Text —
────
Computing can be defined as the study of computational processes that manipulate information. A computational process is one that can be automated, and thus executed by a computer. Therefore, one of the main underlying questions is: what can be (efficiently) automated? This course aims at introducing the science (and art) of computing to students with little or no prior background in this subject.
Given the great number of topics involved in computing, the course will focus on a subset of its core aspects, providing a brief, yet substantial introduction to many concepts. The goal is to provide an idea of what can be automated, and how to realize when it is useful (or, most often, necessary) to employ computation and computers to accomplish a complex goal.
The course will take the student along the way that starts from a complex, possibly large problem to solve, and then move step by step to its abstraction, to its formalization into an algorithmic recipe, to the encoding of the algorithm using the constructs of the python language, to the run-time execution and error correction of the programming code, to the efficiency analysis of the developed algorithm and code.
────
Stated goal —
According to the course description, what is a computational process?

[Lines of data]
────
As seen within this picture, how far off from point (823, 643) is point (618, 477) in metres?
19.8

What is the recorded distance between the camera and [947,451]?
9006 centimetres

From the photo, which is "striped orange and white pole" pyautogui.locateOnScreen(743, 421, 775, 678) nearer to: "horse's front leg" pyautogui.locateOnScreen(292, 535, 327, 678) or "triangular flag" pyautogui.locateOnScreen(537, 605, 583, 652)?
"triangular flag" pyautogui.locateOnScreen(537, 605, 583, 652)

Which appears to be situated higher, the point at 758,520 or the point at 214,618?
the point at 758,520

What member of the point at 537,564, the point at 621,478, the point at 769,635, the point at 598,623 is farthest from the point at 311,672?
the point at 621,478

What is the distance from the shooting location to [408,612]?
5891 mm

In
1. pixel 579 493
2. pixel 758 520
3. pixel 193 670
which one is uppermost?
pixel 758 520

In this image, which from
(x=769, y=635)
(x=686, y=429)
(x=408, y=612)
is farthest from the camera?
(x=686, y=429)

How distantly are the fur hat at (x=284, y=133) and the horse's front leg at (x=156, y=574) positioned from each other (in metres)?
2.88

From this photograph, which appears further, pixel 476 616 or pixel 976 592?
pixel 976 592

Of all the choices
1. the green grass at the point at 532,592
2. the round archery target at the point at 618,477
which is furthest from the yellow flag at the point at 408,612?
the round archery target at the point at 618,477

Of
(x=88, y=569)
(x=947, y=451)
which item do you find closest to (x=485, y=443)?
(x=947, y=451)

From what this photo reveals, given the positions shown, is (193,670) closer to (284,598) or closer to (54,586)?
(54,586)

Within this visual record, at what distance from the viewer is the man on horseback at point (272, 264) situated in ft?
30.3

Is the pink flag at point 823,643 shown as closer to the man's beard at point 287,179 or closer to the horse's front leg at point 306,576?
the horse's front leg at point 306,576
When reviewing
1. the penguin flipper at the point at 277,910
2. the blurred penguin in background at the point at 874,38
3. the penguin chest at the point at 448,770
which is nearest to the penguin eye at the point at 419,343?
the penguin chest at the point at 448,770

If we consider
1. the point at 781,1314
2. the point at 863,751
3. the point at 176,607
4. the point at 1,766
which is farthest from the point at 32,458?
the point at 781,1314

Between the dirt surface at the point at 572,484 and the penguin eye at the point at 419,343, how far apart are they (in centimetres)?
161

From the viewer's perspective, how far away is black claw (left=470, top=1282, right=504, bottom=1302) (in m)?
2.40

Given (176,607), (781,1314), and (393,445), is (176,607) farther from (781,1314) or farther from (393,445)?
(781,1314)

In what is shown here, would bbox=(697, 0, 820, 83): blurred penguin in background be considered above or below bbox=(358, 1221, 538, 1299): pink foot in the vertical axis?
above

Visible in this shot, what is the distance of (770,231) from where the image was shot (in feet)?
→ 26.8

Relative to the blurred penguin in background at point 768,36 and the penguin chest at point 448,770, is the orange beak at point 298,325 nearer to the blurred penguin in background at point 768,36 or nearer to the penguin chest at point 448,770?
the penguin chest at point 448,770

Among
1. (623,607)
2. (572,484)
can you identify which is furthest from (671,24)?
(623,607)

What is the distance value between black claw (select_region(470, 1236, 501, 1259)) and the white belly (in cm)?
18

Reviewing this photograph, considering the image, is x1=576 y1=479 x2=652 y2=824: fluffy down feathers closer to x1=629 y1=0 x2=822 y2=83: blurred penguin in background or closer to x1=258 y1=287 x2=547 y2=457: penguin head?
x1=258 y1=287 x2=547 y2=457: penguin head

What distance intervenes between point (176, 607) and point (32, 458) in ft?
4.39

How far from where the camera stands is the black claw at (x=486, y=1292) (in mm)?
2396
────
Exercise output —
A computational process is one that can be automated, and thus executed by a computer.